"Unmanned factory" replaces 600 humans with robots


#1

[Read the post]


#2

Jorbs!


#3

We’re not allowed to do this in the United States because people only deserve to eat or sleep indoors if they’re working 40 hours a week. When we remove jobs by using robots or computers, people become homeless. Instead of sharing productivity improvements, we have to make up ridiculous jobs so that people can go to work and prove that they’re contributing to society.


#4

In what sense is this not allowed? It happened a long time ago in Detroit. Also, where are these ridiculous made-up jobs? They would have been a really useful stimulus in 2008, except for the party that was opposed to stimulus.


#5

Domo Arigato Mister Roboto


#6

Eh, yes and vaguely no?

Look at it from the long game perspective, robots (not assuming human level AI here, just programmed machines - even if humanoid) in theory could do the vast majority of our work and we could be free to do as we please. Assuming we don’t jack everything up with advanced AI I think that future is a real possibility. The problem is the interim, because the world certainly doesn’t work like today. So until you get to some reasonable tipping point things are going to get “worse” as technology and robotics displace more and more jobs. Frankly I don’t know how society goes about a shift in production from human to robot without serious issues. (Hell and that even assumes people could agree on the idea and goal of robotic production…you know which means we are fucked.)

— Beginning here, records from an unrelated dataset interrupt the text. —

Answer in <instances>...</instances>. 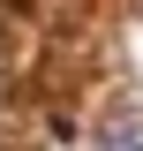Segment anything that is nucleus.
Segmentation results:
<instances>
[{
  "mask_svg": "<svg viewBox=\"0 0 143 151\" xmlns=\"http://www.w3.org/2000/svg\"><path fill=\"white\" fill-rule=\"evenodd\" d=\"M98 151H143V98H121L98 121Z\"/></svg>",
  "mask_w": 143,
  "mask_h": 151,
  "instance_id": "1",
  "label": "nucleus"
}]
</instances>
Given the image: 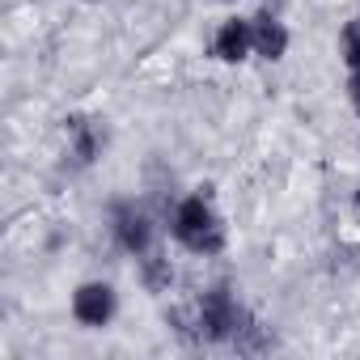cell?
<instances>
[{"label":"cell","mask_w":360,"mask_h":360,"mask_svg":"<svg viewBox=\"0 0 360 360\" xmlns=\"http://www.w3.org/2000/svg\"><path fill=\"white\" fill-rule=\"evenodd\" d=\"M174 233H178V242H183V246H191V250H200V255H212V250H221V242H225V229H221L217 212H212L204 200H187L183 208H178Z\"/></svg>","instance_id":"obj_1"},{"label":"cell","mask_w":360,"mask_h":360,"mask_svg":"<svg viewBox=\"0 0 360 360\" xmlns=\"http://www.w3.org/2000/svg\"><path fill=\"white\" fill-rule=\"evenodd\" d=\"M72 314L85 322V326H102L110 314H115V292L106 284H81L77 297H72Z\"/></svg>","instance_id":"obj_2"},{"label":"cell","mask_w":360,"mask_h":360,"mask_svg":"<svg viewBox=\"0 0 360 360\" xmlns=\"http://www.w3.org/2000/svg\"><path fill=\"white\" fill-rule=\"evenodd\" d=\"M250 47H255V30H250V22L233 18V22H225V26H221V34H217V56H221V60L238 64Z\"/></svg>","instance_id":"obj_3"},{"label":"cell","mask_w":360,"mask_h":360,"mask_svg":"<svg viewBox=\"0 0 360 360\" xmlns=\"http://www.w3.org/2000/svg\"><path fill=\"white\" fill-rule=\"evenodd\" d=\"M250 30H255V51H259V56H267V60H280V56H284L288 34H284L280 22H271V18H255Z\"/></svg>","instance_id":"obj_4"},{"label":"cell","mask_w":360,"mask_h":360,"mask_svg":"<svg viewBox=\"0 0 360 360\" xmlns=\"http://www.w3.org/2000/svg\"><path fill=\"white\" fill-rule=\"evenodd\" d=\"M115 229H119V242H123V250L140 255V250L148 246V221H144L140 212H131V208H119V217H115Z\"/></svg>","instance_id":"obj_5"},{"label":"cell","mask_w":360,"mask_h":360,"mask_svg":"<svg viewBox=\"0 0 360 360\" xmlns=\"http://www.w3.org/2000/svg\"><path fill=\"white\" fill-rule=\"evenodd\" d=\"M343 60H347L352 68H360V22H352V26L343 30Z\"/></svg>","instance_id":"obj_6"},{"label":"cell","mask_w":360,"mask_h":360,"mask_svg":"<svg viewBox=\"0 0 360 360\" xmlns=\"http://www.w3.org/2000/svg\"><path fill=\"white\" fill-rule=\"evenodd\" d=\"M347 89H352V102H356V110H360V68H352V85H347Z\"/></svg>","instance_id":"obj_7"}]
</instances>
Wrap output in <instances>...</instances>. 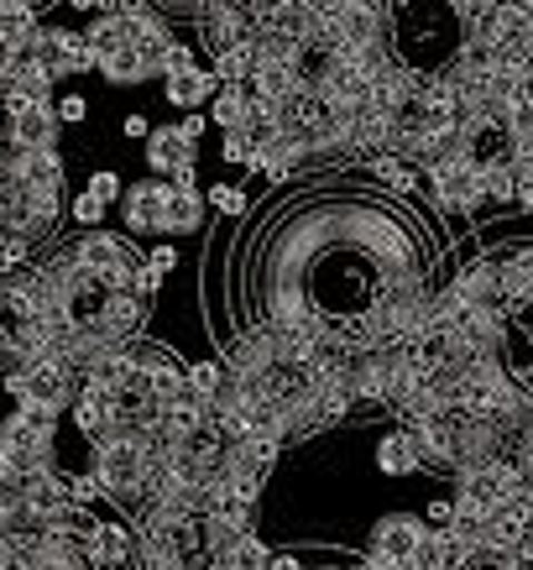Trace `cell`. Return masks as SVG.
Here are the masks:
<instances>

At the same time if you aren’t doing much more than placing the same basic parts together in the same way 500+ times a day, well that’s screaming for automation. I mean imagine Ford trying to build every model on one assembly line…you’d have to have people doing that job. The number of scenarios and problems becomes too complex for a robot to operate in, but if you scale it back to one model per line then it becomes much much easier.


#7

This is why we need mincome and substantially increased infrastructure spending. The process of automation will only accelerate as time goes on, and there is no way for job creation to keep pace. We should be reorganizing our economy and our society to not just accommodate these trends but to take synergise with and take advantage of them.


#8

Not really, I’d say. You need enough degrees of freedom for the manipulators and then you just load model-specific code to the line.


#9

If it can be broken down algorithmically, it can be automated. AI can handle complexity orders of magnitude better than meatsacks, it’s only a matter developing the science and applying it. Even that process can and has been done by AI.


#10

I know! It’s against the law!


#11

Only in the sense that we think it’s bad to replace a working person with a robot because of the fact it has on that person’s life. In our economic system, the person needs a job to eat and pay for housing. They do not benefit from automation if they become unemployed and then homeless.

I don’t think that our standard of living really requires enough work for every able person to work 40 hours a week. It would require even less work with automation.

Instead of focussing on what people want and need - housing, food, a decent life - politicians focus on jobs. Jobs are a means to an end, not the goal. If a politician is concentrating on getting people work, they’re missing the point.


#12

Considering how many politicians plan to increase the number of jobs in the US, instead of reducing the amount of work we all do to maintain our standard of living… it’s practically law. But, yes, I get it: I apologize for the hyperbole.


#13

Meanwhile GE’s old “Factory of the Future” is being turned into a supermarket.
Article


#14

Right now I’m working on robot navigation in supermarket-like environments, for barcode reading, stock out, category management, etc.

Here’s the bot I’m currently watching.


#15

My motto is ‘I’d rather write a program to write a program instead of writing a program’. But that ideology must go hand in hand with either socialism or a mincome.

Unless we all accept we will eventually be inadvertently murdered by someone else.


#16

Can’t you write a program to do that?


#17
perl turtlesAllTheWhey.pl 1&2> /dev/null

#18

Pfffft! Perl is for architects who do old-fashioned text processing (read “what’s Big Data?”) while wearing Tweed.

It’s also for cats walking across keyboards.

Little known fact: 90% of all code on C-PAN was accidentally written by cats.


#19

Safer alternative to APL, albeit nowhere near as good at summoning Great Old Ones. (However, given the coming futility of humanity we’re envisioning here, it might be worth handling this with APL…)


#20

Nah, in the US we just go ahead and get rid of the jobs and then blame the unemployed for their lack of employment because they’re obviously lazy good-for-nothings. That’s the American way.